The Ashanti regional chairman of the party Yaw Obimpeh had dropped the hint of the plot to remove the Chief Justice, appealing strongly to President John Evans Atta Mills to fire the CJ with immediate effect, else the party’s foot soldiers would stage a series of demonstrations against her.
Mr. Obimpeh alleged that the CJ, under the erstwhile Kufuor administration, ensured that a number of NDC key officials were sent to the courts and eventually convicted whether guilty or not guilty.
The regional chairmen made several allegations against Justice Wood which sought to not only portray her as biased but also a member of the New Patriotic Party (NPP).
Though several lawyers and civil society groups including the Magistrates and High Court Judges had all condemned NDC chairman Dr Kwabena Adjei’s comments, the regional chairmen thought otherwise and therefore declared an unflinching support for the comments made by their National Chairman in which he indicated government’s preparedness to clean or purge the judiciary.
Dr.
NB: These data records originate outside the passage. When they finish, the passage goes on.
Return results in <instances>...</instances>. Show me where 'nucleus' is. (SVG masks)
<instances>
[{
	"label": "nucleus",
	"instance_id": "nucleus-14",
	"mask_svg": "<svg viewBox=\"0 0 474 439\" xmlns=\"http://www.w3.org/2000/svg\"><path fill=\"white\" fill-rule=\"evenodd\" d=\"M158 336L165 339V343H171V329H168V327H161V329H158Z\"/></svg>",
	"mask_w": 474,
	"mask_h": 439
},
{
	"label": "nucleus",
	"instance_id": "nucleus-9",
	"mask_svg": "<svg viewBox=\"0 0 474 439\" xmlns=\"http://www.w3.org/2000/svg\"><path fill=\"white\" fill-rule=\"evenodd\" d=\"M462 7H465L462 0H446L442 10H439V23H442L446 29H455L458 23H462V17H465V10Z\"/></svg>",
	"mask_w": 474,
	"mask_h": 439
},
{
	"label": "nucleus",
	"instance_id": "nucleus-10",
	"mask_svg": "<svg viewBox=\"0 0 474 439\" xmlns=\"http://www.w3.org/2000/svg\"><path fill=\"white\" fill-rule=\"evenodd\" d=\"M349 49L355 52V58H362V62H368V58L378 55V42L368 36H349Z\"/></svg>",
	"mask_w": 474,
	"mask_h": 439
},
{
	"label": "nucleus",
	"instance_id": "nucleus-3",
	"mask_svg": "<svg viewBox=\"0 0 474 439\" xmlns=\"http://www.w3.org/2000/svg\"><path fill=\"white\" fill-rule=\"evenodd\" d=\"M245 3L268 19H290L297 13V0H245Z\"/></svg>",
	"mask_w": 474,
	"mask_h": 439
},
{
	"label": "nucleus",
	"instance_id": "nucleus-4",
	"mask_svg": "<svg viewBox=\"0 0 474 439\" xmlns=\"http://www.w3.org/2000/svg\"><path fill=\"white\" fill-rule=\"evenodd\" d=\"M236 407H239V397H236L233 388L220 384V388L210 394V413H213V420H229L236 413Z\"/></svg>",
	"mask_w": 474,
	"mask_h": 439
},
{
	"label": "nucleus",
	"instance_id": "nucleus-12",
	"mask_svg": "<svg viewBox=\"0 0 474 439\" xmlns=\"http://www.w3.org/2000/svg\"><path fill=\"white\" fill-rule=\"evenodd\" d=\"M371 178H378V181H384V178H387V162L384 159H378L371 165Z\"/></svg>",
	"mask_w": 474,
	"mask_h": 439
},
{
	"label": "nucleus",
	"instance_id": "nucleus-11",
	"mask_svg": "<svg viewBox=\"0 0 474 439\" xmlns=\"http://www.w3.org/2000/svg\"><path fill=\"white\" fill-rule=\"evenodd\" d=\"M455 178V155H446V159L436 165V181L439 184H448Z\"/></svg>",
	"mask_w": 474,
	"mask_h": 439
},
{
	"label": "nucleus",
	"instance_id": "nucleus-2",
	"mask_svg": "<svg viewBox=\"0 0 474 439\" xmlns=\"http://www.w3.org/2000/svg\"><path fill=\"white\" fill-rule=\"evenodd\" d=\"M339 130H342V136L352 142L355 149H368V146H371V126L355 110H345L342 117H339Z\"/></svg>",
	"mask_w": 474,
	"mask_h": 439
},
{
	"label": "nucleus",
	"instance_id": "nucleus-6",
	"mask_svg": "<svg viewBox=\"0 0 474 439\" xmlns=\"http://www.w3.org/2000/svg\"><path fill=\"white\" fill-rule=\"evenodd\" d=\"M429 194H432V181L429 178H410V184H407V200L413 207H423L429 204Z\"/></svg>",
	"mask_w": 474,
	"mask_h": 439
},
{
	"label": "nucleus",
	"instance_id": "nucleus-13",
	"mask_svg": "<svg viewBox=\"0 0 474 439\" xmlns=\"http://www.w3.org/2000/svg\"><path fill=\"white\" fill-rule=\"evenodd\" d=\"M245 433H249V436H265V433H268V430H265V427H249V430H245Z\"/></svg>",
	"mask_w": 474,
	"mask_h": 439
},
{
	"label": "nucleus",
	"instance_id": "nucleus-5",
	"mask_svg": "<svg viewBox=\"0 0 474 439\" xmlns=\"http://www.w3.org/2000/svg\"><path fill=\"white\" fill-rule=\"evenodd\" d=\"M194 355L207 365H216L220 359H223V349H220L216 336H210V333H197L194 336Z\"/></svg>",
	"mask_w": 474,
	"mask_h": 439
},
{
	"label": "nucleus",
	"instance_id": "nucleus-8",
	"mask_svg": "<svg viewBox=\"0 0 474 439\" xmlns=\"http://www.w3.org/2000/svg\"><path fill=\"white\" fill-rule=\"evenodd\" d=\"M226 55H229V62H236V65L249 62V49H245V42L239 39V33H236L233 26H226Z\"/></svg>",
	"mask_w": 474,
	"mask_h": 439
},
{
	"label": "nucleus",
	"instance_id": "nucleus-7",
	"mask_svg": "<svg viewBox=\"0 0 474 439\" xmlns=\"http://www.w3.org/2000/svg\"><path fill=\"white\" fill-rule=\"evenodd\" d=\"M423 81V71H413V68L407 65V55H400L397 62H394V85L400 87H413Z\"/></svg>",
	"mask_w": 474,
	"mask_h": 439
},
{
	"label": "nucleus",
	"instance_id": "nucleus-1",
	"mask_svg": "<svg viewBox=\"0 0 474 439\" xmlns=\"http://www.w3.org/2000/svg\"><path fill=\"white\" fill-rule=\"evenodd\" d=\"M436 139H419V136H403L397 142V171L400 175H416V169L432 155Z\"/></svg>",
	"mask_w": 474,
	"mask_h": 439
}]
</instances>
Adjei had warned that if the government cleansed the judiciary nobody should accuse them of interference.
Among the string of allegations the regional chairmen levelled against the Chief Justice was that by her actions and inactions, she had compromised her political neutrality.
They therefore stressed the need for government to “institute a public forum for people to present their accounts of the obvious administrative shortcomings, moral and pecuniary corruption in the justice system and act accordingly on the results of the forum, to give to ourselves and posterity a system of justice which keeps true to the constitutional requirements of the concept of justice originating and sustained by the people”.
The regional chairmen of the NDC believed that such a forum would be a logical sequel to previous reports on corruption and bias in the judiciary.
Since her assumption of office, they noted that Mrs. Georgina Wood had decided to personally perform a task which they said hitherto was the preserve of the registrars of the various courts by assigning highly sensitive cases to her supposed favourites (judges), saying, “In Ghana, our Chief Justice we are told uses a special group perceived to be her favourites in the system to perform this sensitive task which can enable her to predict the outcome of cases in which she has an interest.”
Betty Mould-Iddrisu - A-GThey made reference to the infamous MV Benjamin cocaine committee which Mrs. Wood presided over, insinuating that she was appointed Chief Justice shortly after what they described as ‘inconclusive enquiry’ which eventually led to the acquittal of the principal suspects in the missing cocaine scandal.
This, they said, was because “her role in the missing cocaine trial and subsequent appointment created a perception that it was her reward for doing a favourable job for President Kufour and the drug barons who exercised so much influence in the NPP administration.”
The NDC chairmen said “her own actions have not helped matters, and we will explain.”
Furthermore, they said between the first and second round of voting in the 2008 presidential elections, the Chief Justice came out publicly to apologize to all taxi and trotro drivers who had suffered imprisonment as a result of the amendment of the road offences laws by the NPP government in 2007.
For them, “the obvious reason for this invasion of the party political space by the Chief Justice was to play a role in the faltering campaign of the then ruling NPP, which as you may recall, even included a former Minister of State, kneeling in the sands of Winneba to plead for the votes of fishermen and women in the wake of the pair trawling disaster of that late unlamented government.
“Again, our Chief Justice was at the centre of the court case mounted by the NPP in the dying days of the regime to prevent the Electoral Commissioner from declaring the outcome of the polls, and stopping the ultimate vote in the Tain Constituency,” they noted, emphasizing that she “actually issued a warrant for the high court to sit on a public holiday, the intent being to prevent the will of the people, the very source of her office and authority, from being enforced in the 2008 elections.”
A week earlier, they said the CJ had given the go-ahead for another case against an NDC parliamentary candidate to proceed on Christmas Day 2008.
“It is our submission that notwithstanding the amendments which enabled a speedy dispatch of election cases, she has no authority to permit a court to sit in violation of the Public Holiday Act, when it is clear that the law can only be suspended by the President.”